Black History Month is a wrap, but the influence that black-owned businesses have on our communities carries on throughout the year. We checked in with successful black-owned businesses across the country—from juices and gourmet goods in Brooklyn to lashes and beauty in Charleston—and compiled some of our favorite business insights, advice, and stories.
Who they are
Cane Washington Brother and sister Chef Peter Prime and Jeanine Prime pay tribute to their native Caribbean island of Trinidad and Tobago with their take on the island’s most popular street foods.
YoFresh Yogurt Cafe Evanston, Ill. Husband-and-wife team Larry and Jean—also retired educators and social service providers turned business owners—run a frozen yogurt shop in the Chicago suburbs.

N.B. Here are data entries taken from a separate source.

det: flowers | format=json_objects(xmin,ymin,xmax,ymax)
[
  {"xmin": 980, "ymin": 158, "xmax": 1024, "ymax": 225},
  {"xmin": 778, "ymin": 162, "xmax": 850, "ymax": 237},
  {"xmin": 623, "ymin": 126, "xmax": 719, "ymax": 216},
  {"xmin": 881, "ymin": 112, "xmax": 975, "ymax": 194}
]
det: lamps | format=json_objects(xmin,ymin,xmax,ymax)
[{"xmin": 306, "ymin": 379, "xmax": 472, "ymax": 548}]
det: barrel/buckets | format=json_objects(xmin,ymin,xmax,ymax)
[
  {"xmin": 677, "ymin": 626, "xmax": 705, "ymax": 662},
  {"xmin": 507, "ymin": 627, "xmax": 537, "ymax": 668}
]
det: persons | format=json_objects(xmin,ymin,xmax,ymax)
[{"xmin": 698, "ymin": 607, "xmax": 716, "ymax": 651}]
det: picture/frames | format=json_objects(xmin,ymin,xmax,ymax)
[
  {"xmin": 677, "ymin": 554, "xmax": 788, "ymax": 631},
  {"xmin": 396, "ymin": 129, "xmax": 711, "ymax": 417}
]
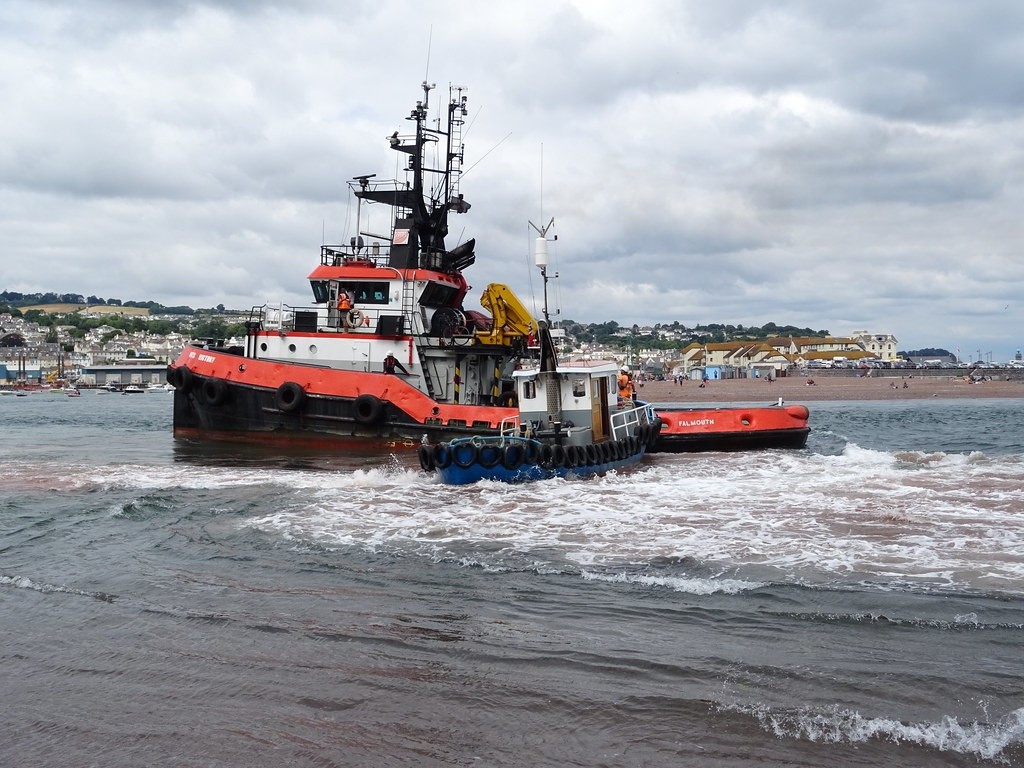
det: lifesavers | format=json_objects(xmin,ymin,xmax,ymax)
[{"xmin": 345, "ymin": 310, "xmax": 363, "ymax": 327}]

Slim & Husky’s Nashville, Tenn. Derrick, Clint, and Emanuel—three Nashville natives who founded a hip hop-inspired, fast casual, gourmet pizza joint (with five locations)—serve up artisan pizzas and unique cinnamon rolls made with locally sourced ingredients.
iwi fresh Garden Day Spa Atlanta Skin care chef Yolanda Owens brings a fresh farm-to-skin spa to Atlanta with many of her ingredients picked straight from the farm and services ranging from veggie facials to hot shaves.
Carolina Eye Candy Charleston, S.C. Elizabeth Jennings owns her own skincare line and specializes in natural eyelash extensions, microblading services, and more across three locations.
Emoji’s Grilled Cheese Austin, Texas Grilled cheese aficionado Hope Green brings her talents to the food truck world with both classic and innovative twists on this signature sandwich.
BKLYN Blend Brooklyn, N.Y. Father-and-son duo Ralph and Keishon Warren, childhood best friend Ali Coutard, and chef extraordinaire Ed Cooper serve healthy, energizing, and nutritious food and drinks with dishes named after familiar locations from all ends of Brooklyn.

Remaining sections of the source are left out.